Problem description — Reproduce the stretch from the line containing "Which among" through the end of the material, switching "camera position" to "lens" and keeping everything else unchanged.

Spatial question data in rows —
++++

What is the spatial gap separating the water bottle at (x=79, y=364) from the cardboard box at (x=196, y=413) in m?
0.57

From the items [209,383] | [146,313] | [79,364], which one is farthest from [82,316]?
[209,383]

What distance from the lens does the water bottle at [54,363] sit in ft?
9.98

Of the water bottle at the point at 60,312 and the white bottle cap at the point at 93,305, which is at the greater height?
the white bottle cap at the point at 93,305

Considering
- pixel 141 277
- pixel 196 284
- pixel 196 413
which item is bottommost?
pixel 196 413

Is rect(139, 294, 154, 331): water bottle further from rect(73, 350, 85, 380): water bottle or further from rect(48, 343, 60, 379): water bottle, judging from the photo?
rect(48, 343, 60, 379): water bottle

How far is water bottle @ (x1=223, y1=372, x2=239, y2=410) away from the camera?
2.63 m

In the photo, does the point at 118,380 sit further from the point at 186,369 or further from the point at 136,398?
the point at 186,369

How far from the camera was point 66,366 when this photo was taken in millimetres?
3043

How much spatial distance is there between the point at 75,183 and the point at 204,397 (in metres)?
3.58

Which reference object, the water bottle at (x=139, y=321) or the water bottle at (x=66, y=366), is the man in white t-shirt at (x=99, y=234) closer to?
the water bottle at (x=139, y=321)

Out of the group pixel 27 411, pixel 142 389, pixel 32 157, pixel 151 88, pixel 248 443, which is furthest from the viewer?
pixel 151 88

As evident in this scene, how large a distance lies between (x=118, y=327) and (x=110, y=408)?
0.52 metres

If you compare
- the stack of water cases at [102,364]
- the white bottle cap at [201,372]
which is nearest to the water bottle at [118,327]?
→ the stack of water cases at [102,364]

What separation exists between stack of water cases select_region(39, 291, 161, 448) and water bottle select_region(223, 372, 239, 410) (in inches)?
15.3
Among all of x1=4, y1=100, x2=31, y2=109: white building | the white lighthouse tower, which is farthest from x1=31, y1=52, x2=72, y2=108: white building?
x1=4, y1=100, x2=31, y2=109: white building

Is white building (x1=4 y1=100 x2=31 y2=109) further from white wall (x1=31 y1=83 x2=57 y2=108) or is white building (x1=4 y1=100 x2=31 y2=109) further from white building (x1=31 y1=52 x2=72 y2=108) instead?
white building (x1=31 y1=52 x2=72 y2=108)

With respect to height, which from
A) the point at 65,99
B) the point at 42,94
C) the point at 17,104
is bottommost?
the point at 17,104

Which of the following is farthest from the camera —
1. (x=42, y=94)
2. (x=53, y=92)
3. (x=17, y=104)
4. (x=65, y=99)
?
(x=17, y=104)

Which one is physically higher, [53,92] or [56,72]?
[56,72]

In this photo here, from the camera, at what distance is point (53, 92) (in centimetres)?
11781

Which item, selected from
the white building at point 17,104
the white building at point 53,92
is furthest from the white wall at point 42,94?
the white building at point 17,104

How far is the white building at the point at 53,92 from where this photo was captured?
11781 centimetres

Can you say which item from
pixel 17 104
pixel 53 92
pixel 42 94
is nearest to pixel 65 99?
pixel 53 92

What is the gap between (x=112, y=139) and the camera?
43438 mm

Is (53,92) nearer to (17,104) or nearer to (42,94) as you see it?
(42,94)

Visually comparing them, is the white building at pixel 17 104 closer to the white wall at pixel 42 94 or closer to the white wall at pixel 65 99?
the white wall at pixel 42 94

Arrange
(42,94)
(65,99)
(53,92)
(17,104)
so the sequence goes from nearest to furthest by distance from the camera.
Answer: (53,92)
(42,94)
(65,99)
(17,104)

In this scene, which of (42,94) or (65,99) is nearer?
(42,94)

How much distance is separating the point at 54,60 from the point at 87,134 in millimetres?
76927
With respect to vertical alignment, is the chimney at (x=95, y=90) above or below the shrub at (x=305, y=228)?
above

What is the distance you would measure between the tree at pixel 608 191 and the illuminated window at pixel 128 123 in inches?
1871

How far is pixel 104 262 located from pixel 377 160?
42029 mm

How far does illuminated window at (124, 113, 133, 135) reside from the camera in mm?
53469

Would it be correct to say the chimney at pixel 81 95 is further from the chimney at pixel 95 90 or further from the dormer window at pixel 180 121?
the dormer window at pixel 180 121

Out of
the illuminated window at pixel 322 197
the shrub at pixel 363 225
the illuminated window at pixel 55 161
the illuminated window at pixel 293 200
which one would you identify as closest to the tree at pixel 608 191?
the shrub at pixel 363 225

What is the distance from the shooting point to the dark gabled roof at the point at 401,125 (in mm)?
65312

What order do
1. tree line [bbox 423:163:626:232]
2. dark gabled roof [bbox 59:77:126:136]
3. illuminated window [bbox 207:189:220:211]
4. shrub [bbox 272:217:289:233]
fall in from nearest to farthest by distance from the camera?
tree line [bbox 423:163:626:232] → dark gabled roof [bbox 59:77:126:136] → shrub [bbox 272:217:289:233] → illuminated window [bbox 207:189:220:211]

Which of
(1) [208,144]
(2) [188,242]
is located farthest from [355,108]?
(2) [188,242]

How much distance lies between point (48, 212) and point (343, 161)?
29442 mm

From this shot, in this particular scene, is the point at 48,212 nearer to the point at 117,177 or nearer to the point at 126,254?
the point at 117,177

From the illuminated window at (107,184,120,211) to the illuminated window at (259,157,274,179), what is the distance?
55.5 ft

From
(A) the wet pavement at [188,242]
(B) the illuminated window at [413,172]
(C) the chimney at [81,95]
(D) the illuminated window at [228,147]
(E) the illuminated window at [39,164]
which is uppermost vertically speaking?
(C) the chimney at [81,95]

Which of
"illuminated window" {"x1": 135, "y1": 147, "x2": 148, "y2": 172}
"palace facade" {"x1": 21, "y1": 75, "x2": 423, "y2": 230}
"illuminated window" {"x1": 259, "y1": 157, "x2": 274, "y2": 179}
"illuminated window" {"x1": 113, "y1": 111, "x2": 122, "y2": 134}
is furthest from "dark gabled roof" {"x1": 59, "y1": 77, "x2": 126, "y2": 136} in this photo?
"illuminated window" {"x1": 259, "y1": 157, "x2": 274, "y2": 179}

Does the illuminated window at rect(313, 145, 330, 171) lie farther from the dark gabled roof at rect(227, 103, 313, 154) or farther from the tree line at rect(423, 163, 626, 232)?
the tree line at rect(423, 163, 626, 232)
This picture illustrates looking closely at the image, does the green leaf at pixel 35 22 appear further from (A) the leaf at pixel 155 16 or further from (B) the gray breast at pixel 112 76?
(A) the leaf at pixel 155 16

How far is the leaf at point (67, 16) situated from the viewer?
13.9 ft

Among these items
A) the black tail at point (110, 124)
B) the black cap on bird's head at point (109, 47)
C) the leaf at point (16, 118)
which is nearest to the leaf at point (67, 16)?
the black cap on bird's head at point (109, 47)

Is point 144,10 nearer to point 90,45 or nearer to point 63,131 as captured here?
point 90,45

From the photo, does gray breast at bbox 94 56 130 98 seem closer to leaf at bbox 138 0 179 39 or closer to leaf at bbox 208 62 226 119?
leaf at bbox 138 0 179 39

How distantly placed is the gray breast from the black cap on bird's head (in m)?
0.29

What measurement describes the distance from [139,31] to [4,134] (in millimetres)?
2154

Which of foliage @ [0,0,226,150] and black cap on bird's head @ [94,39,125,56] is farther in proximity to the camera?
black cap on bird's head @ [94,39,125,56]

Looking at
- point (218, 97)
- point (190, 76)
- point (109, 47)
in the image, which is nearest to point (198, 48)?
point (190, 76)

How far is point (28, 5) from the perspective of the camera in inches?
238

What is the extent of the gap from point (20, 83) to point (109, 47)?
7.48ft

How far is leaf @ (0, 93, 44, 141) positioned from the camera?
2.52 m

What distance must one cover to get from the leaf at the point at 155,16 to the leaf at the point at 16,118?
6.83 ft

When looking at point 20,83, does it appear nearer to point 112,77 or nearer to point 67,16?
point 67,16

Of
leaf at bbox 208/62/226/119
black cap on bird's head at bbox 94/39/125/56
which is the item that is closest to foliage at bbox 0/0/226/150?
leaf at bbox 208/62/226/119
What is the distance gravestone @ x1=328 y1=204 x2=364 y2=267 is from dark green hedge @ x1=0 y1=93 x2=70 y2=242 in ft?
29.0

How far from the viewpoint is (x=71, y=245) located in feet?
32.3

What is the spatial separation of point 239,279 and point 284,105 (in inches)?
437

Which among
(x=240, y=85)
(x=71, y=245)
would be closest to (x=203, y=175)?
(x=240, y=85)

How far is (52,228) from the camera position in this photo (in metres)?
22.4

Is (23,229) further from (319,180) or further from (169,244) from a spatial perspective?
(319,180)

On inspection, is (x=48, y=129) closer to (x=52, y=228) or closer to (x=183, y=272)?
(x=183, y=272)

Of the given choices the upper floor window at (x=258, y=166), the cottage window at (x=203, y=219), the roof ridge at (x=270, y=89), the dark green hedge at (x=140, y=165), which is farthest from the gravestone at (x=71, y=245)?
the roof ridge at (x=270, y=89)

++++

Result for this exercise —
Which among
(x=240, y=85)
(x=71, y=245)
would be closest to (x=203, y=175)?
(x=240, y=85)

How far is (52,228) from the lens in this photo (in metres)?
22.4

Is (23,229) further from (319,180) or further from (169,244) from a spatial perspective?
(319,180)

On inspection, is (x=48, y=129) closer to (x=52, y=228) or closer to (x=183, y=272)?
(x=183, y=272)

Of the given choices the upper floor window at (x=258, y=166), the cottage window at (x=203, y=219), the roof ridge at (x=270, y=89), the dark green hedge at (x=140, y=165), which is farthest from the gravestone at (x=71, y=245)?
the roof ridge at (x=270, y=89)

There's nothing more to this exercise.